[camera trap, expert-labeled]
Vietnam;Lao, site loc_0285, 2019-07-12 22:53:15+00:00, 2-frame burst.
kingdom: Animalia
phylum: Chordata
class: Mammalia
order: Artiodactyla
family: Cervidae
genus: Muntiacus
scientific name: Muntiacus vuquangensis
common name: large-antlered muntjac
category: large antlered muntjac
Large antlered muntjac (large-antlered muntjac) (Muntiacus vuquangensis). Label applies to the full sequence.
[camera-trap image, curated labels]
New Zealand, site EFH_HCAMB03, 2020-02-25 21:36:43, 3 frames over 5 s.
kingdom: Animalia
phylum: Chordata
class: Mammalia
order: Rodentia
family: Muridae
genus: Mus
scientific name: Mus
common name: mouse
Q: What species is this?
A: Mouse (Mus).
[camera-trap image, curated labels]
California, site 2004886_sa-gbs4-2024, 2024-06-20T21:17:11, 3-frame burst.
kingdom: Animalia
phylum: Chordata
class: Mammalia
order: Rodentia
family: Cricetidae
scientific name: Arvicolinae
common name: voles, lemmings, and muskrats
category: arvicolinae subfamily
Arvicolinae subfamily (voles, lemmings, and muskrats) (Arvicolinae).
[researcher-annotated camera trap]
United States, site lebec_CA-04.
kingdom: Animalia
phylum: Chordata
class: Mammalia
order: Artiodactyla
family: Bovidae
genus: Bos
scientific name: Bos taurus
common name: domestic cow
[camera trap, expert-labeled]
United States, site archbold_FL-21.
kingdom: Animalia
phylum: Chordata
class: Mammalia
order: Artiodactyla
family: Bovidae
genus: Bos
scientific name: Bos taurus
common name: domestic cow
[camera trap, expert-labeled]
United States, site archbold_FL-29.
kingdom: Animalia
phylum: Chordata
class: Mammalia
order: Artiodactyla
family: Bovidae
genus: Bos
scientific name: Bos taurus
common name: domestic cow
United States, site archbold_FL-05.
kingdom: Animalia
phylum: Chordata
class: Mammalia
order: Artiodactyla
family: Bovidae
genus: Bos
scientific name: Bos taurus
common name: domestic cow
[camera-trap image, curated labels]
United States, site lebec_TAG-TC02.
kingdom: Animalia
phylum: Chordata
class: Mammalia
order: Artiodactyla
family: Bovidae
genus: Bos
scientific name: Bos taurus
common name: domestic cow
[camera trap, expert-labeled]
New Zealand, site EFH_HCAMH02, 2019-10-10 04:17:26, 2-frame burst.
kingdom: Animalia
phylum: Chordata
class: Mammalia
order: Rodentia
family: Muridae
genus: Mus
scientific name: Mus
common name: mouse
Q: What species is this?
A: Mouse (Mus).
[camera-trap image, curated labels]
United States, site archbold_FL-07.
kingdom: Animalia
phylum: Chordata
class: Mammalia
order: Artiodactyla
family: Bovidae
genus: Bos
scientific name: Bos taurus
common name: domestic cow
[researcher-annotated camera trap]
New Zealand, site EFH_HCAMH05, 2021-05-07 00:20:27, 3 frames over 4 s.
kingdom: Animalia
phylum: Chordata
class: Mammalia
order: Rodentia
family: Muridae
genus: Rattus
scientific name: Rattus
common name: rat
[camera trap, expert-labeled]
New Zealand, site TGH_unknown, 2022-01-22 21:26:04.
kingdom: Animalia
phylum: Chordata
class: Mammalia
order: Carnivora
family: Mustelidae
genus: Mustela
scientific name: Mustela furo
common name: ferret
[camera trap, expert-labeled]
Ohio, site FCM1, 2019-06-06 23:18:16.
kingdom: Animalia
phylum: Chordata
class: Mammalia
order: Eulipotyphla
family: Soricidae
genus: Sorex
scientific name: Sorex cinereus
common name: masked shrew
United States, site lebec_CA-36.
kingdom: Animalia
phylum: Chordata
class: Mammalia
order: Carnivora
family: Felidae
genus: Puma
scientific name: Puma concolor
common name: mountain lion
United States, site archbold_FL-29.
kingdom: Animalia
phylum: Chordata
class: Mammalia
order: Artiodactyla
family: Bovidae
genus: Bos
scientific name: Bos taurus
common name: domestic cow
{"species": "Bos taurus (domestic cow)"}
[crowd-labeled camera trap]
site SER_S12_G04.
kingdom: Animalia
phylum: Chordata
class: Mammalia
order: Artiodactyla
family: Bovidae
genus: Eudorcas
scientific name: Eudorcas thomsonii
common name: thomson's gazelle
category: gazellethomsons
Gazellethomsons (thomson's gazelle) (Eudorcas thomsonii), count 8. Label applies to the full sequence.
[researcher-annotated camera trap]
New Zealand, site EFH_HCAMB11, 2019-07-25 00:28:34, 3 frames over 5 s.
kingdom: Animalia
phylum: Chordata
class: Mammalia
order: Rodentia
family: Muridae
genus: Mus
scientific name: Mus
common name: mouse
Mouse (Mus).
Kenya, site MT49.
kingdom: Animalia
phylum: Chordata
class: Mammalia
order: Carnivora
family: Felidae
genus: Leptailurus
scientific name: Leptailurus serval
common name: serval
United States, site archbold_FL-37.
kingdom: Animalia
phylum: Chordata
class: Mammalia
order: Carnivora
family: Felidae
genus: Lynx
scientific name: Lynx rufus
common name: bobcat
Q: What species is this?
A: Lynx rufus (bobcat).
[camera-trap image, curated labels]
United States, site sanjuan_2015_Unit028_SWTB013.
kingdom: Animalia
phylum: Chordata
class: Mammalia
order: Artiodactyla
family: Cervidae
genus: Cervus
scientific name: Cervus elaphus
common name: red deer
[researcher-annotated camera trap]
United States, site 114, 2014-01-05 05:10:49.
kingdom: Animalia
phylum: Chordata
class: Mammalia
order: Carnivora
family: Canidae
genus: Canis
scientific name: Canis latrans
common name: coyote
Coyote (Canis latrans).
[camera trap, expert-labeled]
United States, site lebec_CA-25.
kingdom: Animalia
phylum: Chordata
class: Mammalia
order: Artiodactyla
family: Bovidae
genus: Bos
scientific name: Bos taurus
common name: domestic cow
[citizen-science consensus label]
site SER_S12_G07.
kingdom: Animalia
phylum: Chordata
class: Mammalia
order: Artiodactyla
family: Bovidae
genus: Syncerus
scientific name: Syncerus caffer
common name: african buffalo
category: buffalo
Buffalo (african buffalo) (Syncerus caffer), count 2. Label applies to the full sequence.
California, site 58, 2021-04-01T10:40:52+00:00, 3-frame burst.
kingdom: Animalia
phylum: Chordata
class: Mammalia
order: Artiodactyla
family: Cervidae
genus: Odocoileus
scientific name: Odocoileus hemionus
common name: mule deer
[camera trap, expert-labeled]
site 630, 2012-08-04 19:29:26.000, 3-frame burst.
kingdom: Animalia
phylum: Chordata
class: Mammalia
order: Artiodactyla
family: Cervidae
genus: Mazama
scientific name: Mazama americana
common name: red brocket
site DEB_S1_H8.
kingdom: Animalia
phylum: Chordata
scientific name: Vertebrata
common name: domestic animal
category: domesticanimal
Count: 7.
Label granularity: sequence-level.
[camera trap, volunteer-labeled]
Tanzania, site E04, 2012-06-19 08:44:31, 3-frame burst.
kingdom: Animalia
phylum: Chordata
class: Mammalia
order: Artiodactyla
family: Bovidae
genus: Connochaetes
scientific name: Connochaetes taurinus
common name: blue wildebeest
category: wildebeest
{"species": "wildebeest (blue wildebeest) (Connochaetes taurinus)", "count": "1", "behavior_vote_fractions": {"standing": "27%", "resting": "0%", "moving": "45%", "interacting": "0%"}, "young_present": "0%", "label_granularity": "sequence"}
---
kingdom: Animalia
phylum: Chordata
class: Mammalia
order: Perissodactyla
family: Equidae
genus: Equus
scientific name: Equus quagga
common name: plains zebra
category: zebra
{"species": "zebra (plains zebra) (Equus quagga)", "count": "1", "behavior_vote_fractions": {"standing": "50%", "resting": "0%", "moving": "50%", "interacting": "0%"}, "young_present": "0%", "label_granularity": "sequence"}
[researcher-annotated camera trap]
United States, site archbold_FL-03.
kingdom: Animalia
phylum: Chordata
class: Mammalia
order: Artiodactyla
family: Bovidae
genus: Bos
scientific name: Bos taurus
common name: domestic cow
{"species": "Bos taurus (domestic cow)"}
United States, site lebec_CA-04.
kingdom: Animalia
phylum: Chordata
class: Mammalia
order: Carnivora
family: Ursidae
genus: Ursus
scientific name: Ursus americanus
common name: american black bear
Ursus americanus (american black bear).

^^^^

Exercise instructions – Which lines should be output? Exactly those from the first line of the data through the line containing "common name: large-antlered muntjac", inclusive.

Task output –
[camera trap, expert-labeled]
Vietnam;Lao, site loc_0285, 2019-07-12 22:53:15+00:00, 2-frame burst.
kingdom: Animalia
phylum: Chordata
class: Mammalia
order: Artiodactyla
family: Cervidae
genus: Muntiacus
scientific name: Muntiacus vuquangensis
common name: large-antlered muntjac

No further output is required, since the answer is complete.